The always desirable social policies must be developed together with measures of productive growth that allow to improve bases in a structural way to be able to give them continuity in the medium and long term. For this, it is necessary that the legal environment in which investment is made for growth and development is solid. If there is no stability in the rules that support growth, the difficulty increases, and in many cases makes it unfeasible.
Money, in the fear of changing the rules, can act in two ways, A) demanding a shorter recovery period, normally demanding a higher return in the short term that covers the risk, B) significantly limiting the investment volume, diversifying among other areas and projects. As you can see the risk is significant, since, on the one hand, it means less investment and on the other hand, it implies that the possible attractiveness is limited to short-term investments, which are unlikely to be structural.

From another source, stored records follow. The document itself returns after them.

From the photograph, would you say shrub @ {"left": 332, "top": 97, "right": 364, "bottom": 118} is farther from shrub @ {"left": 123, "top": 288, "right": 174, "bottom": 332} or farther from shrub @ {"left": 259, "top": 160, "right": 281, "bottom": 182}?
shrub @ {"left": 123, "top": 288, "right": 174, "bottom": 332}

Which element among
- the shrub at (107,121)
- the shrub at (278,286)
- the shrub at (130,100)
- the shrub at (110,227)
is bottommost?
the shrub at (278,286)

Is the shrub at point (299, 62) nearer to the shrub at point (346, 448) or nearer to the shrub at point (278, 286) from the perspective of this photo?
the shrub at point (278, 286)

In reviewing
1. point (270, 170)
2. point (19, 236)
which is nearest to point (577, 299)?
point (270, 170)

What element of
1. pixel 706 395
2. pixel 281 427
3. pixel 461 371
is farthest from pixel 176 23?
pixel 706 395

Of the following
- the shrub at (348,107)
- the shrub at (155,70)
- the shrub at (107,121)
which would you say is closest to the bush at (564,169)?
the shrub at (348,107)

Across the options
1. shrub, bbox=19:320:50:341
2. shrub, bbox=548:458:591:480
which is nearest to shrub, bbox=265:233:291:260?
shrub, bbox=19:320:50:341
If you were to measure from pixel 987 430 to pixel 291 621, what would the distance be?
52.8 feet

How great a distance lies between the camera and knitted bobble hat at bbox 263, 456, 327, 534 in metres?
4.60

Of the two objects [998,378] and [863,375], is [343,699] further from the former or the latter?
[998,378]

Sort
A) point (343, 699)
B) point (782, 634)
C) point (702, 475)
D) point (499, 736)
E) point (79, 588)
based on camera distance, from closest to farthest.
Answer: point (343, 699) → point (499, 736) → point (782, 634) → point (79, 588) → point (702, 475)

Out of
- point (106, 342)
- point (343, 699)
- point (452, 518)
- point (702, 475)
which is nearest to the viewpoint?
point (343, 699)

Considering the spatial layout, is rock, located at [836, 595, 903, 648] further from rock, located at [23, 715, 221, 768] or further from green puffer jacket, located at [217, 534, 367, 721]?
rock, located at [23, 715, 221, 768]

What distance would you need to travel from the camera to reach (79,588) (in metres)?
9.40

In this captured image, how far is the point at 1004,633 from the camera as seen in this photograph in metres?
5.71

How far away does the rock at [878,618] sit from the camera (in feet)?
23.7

A volatile legal environment determines not only less investment, but also divestment processes
Confidence is key when making investments, uncertainty only generates a risk premium. A volatile legal environment determines not only less investment, but also divestment processes. We trust that the fiscal policies developed by Europe are subject to a common regulatory framework superior to that of the individual interests of each country, whose main role must be in the implementation and monitoring of their proper use.
The public initiative must be supported by private initiative, as has usually been done, with the aim of endowing the measures with capillarity and at the same time facilitating the optimization of resources. An adequate use of money based on the speed and flexibility of access to it, together with realistic restructuring and growth strategies that attract even more investment, are decisive in the achievement or non-achievement of success, favoring the possibility of adopting new social measures. Volatility in the rules defined to make investments, are a dangerous obstacle to achieving economic and social goals.
The monetary policies developed since the financial crisis have favored a relatively stable environment to promote new fiscal policies, but the whole system is based on an equilibrium, heavily supported by trust that, if we extreme it, will tend to break.